What to do –
**A.** Reproduce word for word the portion of the book review between "Lang begins with" and "at local Mexicans.", inclusive.
**B.** Answer these questions from the book review:
(i) Which three occupations does Lang examine?
(ii) Who made up the majority of the army that invaded Mexico?
(iii) To which army did most citizen-soldiers hope to be transferred?
____ Source passage
In The Wake of War: Military Occupation, Emancipation, and Civil War America by Andrew F. Lang. Louisiana State University Press, 2017. Cloth, ISBN: 978-0807167069. $47.50.
Americans today are seemingly unconcerned about standing armies or military occupations. With nearly 800 military bases overseas and over two million military personnel, the United States is perpetually ready for or actively engaged in war.[1]And it has been this way for a long time. Over the last century, the U.S. military has occupied or has been deployed in various countries—often for decades—in places such as the Philippines, (West) Germany, South Korea, and Afghanistan. While long occupations and an extensive military apparatus have become commonplace in post-World War II America, there was a time when standing armies and occupying forces were deeply unpopular. Andrew F. Lang, in his stimulating book In the Wake of War, argues that mid-nineteenth century Americans were deeply ambivalent about occupations. Lang examines three occupations: Mexico, the Confederacy, and the postwar South. His research into the experiences of soldiers adds much to our understanding of the Civil War, but the book falters in its treatment of Reconstruction.
Lang begins with the Mexican-American War to demonstrate the longstanding reservations among civilians towards professional armies and occupying powers. White volunteers made up the majority of the army that invaded Mexico, and these citizen-soldiers entered the conflict imbued with republican notions of citizenship. They saw themselves as “an antithesis to monarchy and oligarchy” (3). But their ideals quickly came into conflict with the realities of war. Citizen-soldiers expected to be engaged in battle or on the march to battle; instead, most of these volunteers never participated in combat. They garrisoned towns, guarded supply lines, and policed locals. They were stuck in place and part of a larger bureaucratic enterprise of control and subordination. As occupiers, they chafed at the boredom of garrison life and lashed out at local Mexicans.
The tensions produced by the Mexican-American War over occupation reemerged during the Civil War. Indeed, the problems intensified as occupation and garrisoning became central components of Union military strategy. In the first two years, Union soldiers, similar to their counterparts in occupied Mexico, grew uncomfortable with garrison duty. As they quickly recognized, occupying armies are forces of social instability. They weaken the social order and make corruption more likely. Some soldiers and officers used their time stationed in barracks to participate in illicit trade with locals. Those that followed orders nevertheless grew weary from the insults lobbed at them from white southern women. Others became anxious when newly freedpeople asserted their rights in public. Still others grew alarmed at guerilla attacks and especially the way that soldiers retaliated with minimal restraint against the enemy. As a result, most citizen-soldiers hoped to be transferred to the Army of the Potomac, where regular engagement with the Confederate army better conformed to their ideals of service.
________
____ Source material
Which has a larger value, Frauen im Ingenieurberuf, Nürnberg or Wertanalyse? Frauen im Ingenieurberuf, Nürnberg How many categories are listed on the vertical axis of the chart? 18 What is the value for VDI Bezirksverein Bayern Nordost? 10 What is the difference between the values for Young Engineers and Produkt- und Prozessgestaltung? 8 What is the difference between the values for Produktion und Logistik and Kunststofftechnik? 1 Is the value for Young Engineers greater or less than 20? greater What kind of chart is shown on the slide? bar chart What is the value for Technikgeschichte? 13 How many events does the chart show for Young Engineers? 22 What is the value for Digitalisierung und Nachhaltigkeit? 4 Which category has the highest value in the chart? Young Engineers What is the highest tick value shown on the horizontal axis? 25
________
Answers for each item –
**A.**
Lang begins with the Mexican-American War to demonstrate the longstanding reservations among civilians towards professional armies and occupying powers. White volunteers made up the majority of the army that invaded Mexico, and these citizen-soldiers entered the conflict imbued with republican notions of citizenship. They saw themselves as “an antithesis to monarchy and oligarchy” (3). But their ideals quickly came into conflict with the realities of war. Citizen-soldiers expected to be engaged in battle or on the march to battle; instead, most of these volunteers never participated in combat. They garrisoned towns, guarded supply lines, and policed locals. They were stuck in place and part of a larger bureaucratic enterprise of control and subordination. As occupiers, they chafed at the boredom of garrison life and lashed out at local Mexicans.

**B.**
(i) Mexico, the Confederacy, and the postwar South.
(ii) White volunteers.
(iii) The Army of the Potomac.